By 1889, Britain had a queen it could not quite agree on how to depict.

The Jubilee Head – the portrait on the obverse of this coin – had arrived in 1887 to mark Victoria’s fifty years on the throne, and it had been controversial from the moment it appeared in circulation. The sculptor Sir Joseph Edgar Boehm had spent a decade on the commission, sitting with the queen in her private apartments, producing model after model. What he eventually placed on the coinage was an honest portrait of a woman of seventy: veiled, mature, wearing a small diamond crown of her own commissioning, the faint heaviness of age visible beneath the precision of the engraving. It was, by the standards of royal portraiture, almost shockingly truthful.

The public was not certain it approved. The small crown, perching above the mourning veil, drew immediate mockery – it was too slight, too domestic, unworthy of an empress. The sixpence from the same Jubilee issue had already been withdrawn after fraudsters gilded it to pass as a half sovereign. The double florin, nearly indistinguishable in size from the crown, was being successfully passed off in dimly lit public houses across the country for more than its worth, earning the immortal nickname the Barmaid’s Ruin. Victoria herself, reviewing the coinage in September 1889, wrote that she disliked the new coins very much and wished the old ones could be restored. Her own government quietly began making arrangements for a replacement portrait.

None of which changed the fact that over a million and eight hundred thousand of these crowns were struck that year and sent into the commerce of an empire at the absolute apex of its power. The reverse carried Benedetto Pistrucci’s St George and the Dragon – the same design first cut in 1817, still the most enduring image in the history of British coinage, the armored saint wheeling his horse above the writhing serpent with a violence that no amount of repetition had yet diminished.

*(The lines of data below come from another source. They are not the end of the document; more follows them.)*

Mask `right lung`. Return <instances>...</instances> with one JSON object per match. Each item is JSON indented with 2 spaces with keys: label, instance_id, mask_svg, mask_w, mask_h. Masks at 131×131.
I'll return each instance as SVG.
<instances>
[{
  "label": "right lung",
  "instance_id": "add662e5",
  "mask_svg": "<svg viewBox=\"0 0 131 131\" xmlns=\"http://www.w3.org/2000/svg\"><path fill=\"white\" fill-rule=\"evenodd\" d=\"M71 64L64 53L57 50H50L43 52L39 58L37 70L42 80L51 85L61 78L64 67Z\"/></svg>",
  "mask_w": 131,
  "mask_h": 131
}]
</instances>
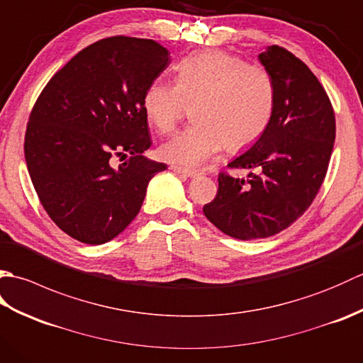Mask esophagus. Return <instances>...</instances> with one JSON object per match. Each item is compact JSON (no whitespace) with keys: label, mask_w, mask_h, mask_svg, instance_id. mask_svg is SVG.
Listing matches in <instances>:
<instances>
[{"label":"esophagus","mask_w":363,"mask_h":363,"mask_svg":"<svg viewBox=\"0 0 363 363\" xmlns=\"http://www.w3.org/2000/svg\"><path fill=\"white\" fill-rule=\"evenodd\" d=\"M172 169H173L174 173L182 174V176H186V177H196V176H199V173L194 172V169H187V168H182V167H177V165H173Z\"/></svg>","instance_id":"1"}]
</instances>
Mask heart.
<instances>
[{"label":"heart","mask_w":363,"mask_h":363,"mask_svg":"<svg viewBox=\"0 0 363 363\" xmlns=\"http://www.w3.org/2000/svg\"><path fill=\"white\" fill-rule=\"evenodd\" d=\"M276 91L260 65L217 50L191 54L176 67L174 84L156 79L143 95V113L162 134L172 133L194 107L195 125L160 146V156L176 165L196 168L223 151L242 150L265 133Z\"/></svg>","instance_id":"heart-1"}]
</instances>
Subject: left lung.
<instances>
[{"mask_svg": "<svg viewBox=\"0 0 363 363\" xmlns=\"http://www.w3.org/2000/svg\"><path fill=\"white\" fill-rule=\"evenodd\" d=\"M274 84L276 103L267 130L230 168L256 169L248 179L221 173L206 218L238 240L287 229L317 196L335 142V117L325 89L309 67L281 46L259 54Z\"/></svg>", "mask_w": 363, "mask_h": 363, "instance_id": "left-lung-1", "label": "left lung"}]
</instances>
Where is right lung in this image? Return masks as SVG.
Segmentation results:
<instances>
[{"label": "right lung", "instance_id": "obj_1", "mask_svg": "<svg viewBox=\"0 0 363 363\" xmlns=\"http://www.w3.org/2000/svg\"><path fill=\"white\" fill-rule=\"evenodd\" d=\"M148 38H103L52 76L29 115L25 157L51 220L82 243L103 245L133 221L152 176L143 95L169 64ZM113 157H129L113 167Z\"/></svg>", "mask_w": 363, "mask_h": 363}]
</instances>
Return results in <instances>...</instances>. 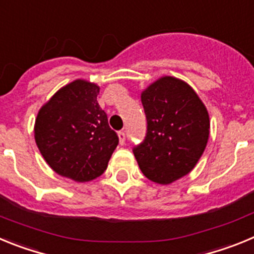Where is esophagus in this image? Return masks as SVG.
Masks as SVG:
<instances>
[{"label": "esophagus", "instance_id": "obj_1", "mask_svg": "<svg viewBox=\"0 0 254 254\" xmlns=\"http://www.w3.org/2000/svg\"><path fill=\"white\" fill-rule=\"evenodd\" d=\"M118 137H120V143L121 145H123V143L126 142V133L123 131L118 132Z\"/></svg>", "mask_w": 254, "mask_h": 254}]
</instances>
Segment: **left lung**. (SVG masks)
Returning <instances> with one entry per match:
<instances>
[{
  "instance_id": "left-lung-1",
  "label": "left lung",
  "mask_w": 254,
  "mask_h": 254,
  "mask_svg": "<svg viewBox=\"0 0 254 254\" xmlns=\"http://www.w3.org/2000/svg\"><path fill=\"white\" fill-rule=\"evenodd\" d=\"M146 137L133 147L141 172L169 185L193 169L205 151L210 118L196 91L179 78L164 76L141 93Z\"/></svg>"
}]
</instances>
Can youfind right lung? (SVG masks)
Here are the masks:
<instances>
[{
    "instance_id": "add662e5",
    "label": "right lung",
    "mask_w": 254,
    "mask_h": 254,
    "mask_svg": "<svg viewBox=\"0 0 254 254\" xmlns=\"http://www.w3.org/2000/svg\"><path fill=\"white\" fill-rule=\"evenodd\" d=\"M99 89L80 78L69 82L35 118V142L44 160L57 174L76 182L102 176L118 145V136L96 100Z\"/></svg>"
}]
</instances>
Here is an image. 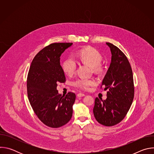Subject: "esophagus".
I'll use <instances>...</instances> for the list:
<instances>
[{"instance_id": "esophagus-1", "label": "esophagus", "mask_w": 154, "mask_h": 154, "mask_svg": "<svg viewBox=\"0 0 154 154\" xmlns=\"http://www.w3.org/2000/svg\"><path fill=\"white\" fill-rule=\"evenodd\" d=\"M77 96L78 97H83V96H85V94H83V93H79V94H77Z\"/></svg>"}]
</instances>
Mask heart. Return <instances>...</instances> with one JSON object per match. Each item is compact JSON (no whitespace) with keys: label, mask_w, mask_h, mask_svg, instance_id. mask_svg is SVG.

The empire whose currency this coin was in 1889 was a thing of almost incomprehensible extent. The Scramble for Africa was dividing an entire continent at conference tables in Berlin and drawing rooms in London. India was generating revenues that underwrote half the government’s ambitions. The Royal Navy ruled every ocean. And at the centre of it all – formally, constitutionally, on the obverse of every sovereign coin – a seventy-year-old widow in a veil, whom the country alternately revered and complained about, and who had by this point largely stopped caring what anyone thought.

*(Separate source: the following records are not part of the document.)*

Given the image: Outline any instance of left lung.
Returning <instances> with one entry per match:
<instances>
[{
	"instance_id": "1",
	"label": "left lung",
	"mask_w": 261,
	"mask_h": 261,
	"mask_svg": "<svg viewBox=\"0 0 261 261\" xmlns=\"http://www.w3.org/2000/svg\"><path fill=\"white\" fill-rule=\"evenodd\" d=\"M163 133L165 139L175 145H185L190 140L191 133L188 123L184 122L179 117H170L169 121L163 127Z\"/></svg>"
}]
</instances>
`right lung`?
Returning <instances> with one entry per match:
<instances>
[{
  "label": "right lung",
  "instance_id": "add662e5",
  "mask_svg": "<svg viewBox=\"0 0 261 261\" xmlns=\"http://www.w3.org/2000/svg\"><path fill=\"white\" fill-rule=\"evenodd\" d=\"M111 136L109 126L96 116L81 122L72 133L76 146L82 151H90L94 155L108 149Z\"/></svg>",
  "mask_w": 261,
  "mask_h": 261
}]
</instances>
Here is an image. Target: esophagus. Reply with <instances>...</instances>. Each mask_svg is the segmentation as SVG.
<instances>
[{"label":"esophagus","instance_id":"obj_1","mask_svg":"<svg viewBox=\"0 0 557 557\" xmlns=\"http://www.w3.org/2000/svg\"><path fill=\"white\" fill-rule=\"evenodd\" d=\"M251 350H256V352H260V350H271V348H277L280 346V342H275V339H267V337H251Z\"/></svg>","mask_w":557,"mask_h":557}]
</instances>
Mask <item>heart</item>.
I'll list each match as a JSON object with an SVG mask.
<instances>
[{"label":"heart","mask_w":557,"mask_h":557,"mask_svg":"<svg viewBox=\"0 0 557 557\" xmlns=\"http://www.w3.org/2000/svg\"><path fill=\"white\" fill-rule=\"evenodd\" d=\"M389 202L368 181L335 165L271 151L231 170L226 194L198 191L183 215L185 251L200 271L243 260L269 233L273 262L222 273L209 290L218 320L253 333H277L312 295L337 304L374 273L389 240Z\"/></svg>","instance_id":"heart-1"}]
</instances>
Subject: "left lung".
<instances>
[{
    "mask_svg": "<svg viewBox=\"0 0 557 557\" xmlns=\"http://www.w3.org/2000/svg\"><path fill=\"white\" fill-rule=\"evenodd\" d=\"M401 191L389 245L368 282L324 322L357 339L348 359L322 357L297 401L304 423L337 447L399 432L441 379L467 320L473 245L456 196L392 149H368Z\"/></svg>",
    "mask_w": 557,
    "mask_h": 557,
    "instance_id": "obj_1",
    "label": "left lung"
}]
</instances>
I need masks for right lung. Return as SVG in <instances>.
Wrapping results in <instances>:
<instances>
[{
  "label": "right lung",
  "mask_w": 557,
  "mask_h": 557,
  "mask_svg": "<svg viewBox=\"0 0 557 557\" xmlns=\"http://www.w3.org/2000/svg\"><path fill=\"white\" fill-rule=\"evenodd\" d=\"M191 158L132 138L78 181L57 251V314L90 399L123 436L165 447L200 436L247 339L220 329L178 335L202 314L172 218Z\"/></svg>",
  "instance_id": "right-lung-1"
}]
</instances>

The Jubilee Head coinage lasted only until 1893, when a new portrait – the Old Head, more severe and more imperial in its bearing – finally replaced it. Boehm did not live to see the change. He died in 1890, in circumstances that London society found quietly scandalous, at the studio of Princess Louise, the queen’s daughter.

This coin belongs to the brief, contested, oddly human interlude between two more formal portraits – a moment when British coinage showed, perhaps more honestly than it intended, exactly who was really on the throne.